With increasing the concentration of nickel(II) on the surface, the fraction of large crystals in the electron microscopic image of the EDA–H–Ni sample increased. Cracks on the surface increased (Fig. 5b). The elemental analysis data showed that the concentrations of nickel in the test samples were 0.28, 0.52, and 1.03 wt %.

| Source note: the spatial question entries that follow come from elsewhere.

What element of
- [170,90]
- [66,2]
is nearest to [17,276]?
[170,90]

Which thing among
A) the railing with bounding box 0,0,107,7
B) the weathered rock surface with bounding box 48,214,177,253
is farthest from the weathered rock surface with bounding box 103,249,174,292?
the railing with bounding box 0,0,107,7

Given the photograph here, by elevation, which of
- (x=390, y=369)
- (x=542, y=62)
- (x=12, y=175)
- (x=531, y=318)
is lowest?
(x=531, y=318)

Based on published and experimental data and the results obtained using scanning electron microscopy and IR-spectroscopic analysis, we found that the binding of modified humates with heavy metal ions (complex formation) occurs due to donor–acceptor interaction of the nitrogen atom of an amine group and the oxygen atom of a hydroxyl (OH) group according to the following reaction scheme:

scheme 1

Thus, we found that the sorption of Co2+ and Ni2+ ions by ethylenediamine-modified humate (EDA–H) depends on the sorbent norm, process time, and cation concentration. The dependence of the sorption of cations on the test factors was established. It was shown that the degree of sorption of heavy metal ions by the modified sorbent increases in the order Co2+ > Ni2+. The complexation of the modified sorbent with heavy metal ions was established using scanning electron microscopy and IR-spectroscopic analysis, and a mechanism of the process was presented. It was demonstrated that the binding of the EDA–H sorbent to the cations occurs due to the donor–acceptor interaction of the nitrogen atom of an amine group and the oxygen atom of a hydroxyl (OH) group.